GIVEN TEXT -
Topic Tuesdays: Raw & Personal

Epilepsy through a 4th-Grader.


I was once a child with epilepsy, and it’s something a lot of people don’t know about me.

My epilepsy story is weird because it truly came out of nowhere with no explanation to this day. To be honest, because of it being a brain disorder, I don’t remember much about this time because this disorder had me feeling disorientated and forgetful most of the time. What I remember, though, is that it started around May 2003 and I was just about to finish the third grade. I don’t remember having seizures at this time, but my mother started to notice me doing this weird head moving, arms moving motion every once in awhile until it became more frequent. Every time she would ask me what was wrong, I told her I was fine because I truly thought that I was fine. The truth, though, is that I had no idea what I was doing. My mother took me to my doctor and recommended for me to see a neuro doctor. This was the start of my frequent visits to the hospital.

One thing I remember doing my time being an epileptic was that I went to this research center place with either my mother or father every single week, mainly for a check-up and blood test. When I mean I had a blood test every week, I had a damn blood test every week I visited that place. I never understood why they needed to take out so much blood from a 9-year-old, but they did, and I hated every single one of them. I used to bring doctor’s notes with me to school because these appointments would sometimes happen at 7, 8 o’clock in the morning. Shortly after they confirmed that I was having seizures through these check-ups and taking an EEG test, they put me on medication that I had to take three times a day, seven days a week. As I was trying my hardest to cope with the distraught and confusion I had as a 9-year-old epileptic, I was also trying to cope with the fact that kids my age weren’t very nice to people that “acted differently”.

EXERCISE - Return the stretch of the epilepsy text from "My epilepsy story" through "to the hospital.", copied word for word. The material that comes next has no connection to the text.

INFORMATION SHOWN -

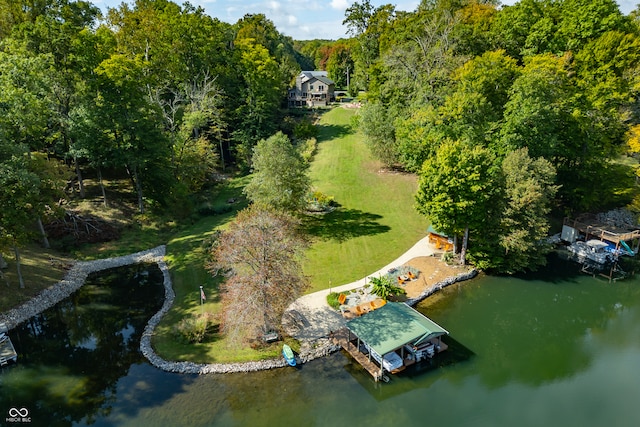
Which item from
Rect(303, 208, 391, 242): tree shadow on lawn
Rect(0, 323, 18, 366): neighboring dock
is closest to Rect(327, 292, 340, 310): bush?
Rect(303, 208, 391, 242): tree shadow on lawn

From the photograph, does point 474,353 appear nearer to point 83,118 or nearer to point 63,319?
point 63,319

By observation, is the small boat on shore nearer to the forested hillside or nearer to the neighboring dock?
the forested hillside

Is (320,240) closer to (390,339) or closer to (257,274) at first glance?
(257,274)

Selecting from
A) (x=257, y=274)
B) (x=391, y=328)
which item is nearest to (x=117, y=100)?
(x=257, y=274)

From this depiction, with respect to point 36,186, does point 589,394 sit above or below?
below

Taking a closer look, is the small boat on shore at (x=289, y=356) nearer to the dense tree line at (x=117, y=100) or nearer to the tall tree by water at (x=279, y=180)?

RESPONSE TO THE TASK -
My epilepsy story is weird because it truly came out of nowhere with no explanation to this day. To be honest, because of it being a brain disorder, I don’t remember much about this time because this disorder had me feeling disorientated and forgetful most of the time. What I remember, though, is that it started around May 2003 and I was just about to finish the third grade. I don’t remember having seizures at this time, but my mother started to notice me doing this weird head moving, arms moving motion every once in awhile until it became more frequent. Every time she would ask me what was wrong, I told her I was fine because I truly thought that I was fine. The truth, though, is that I had no idea what I was doing. My mother took me to my doctor and recommended for me to see a neuro doctor. This was the start of my frequent visits to the hospital.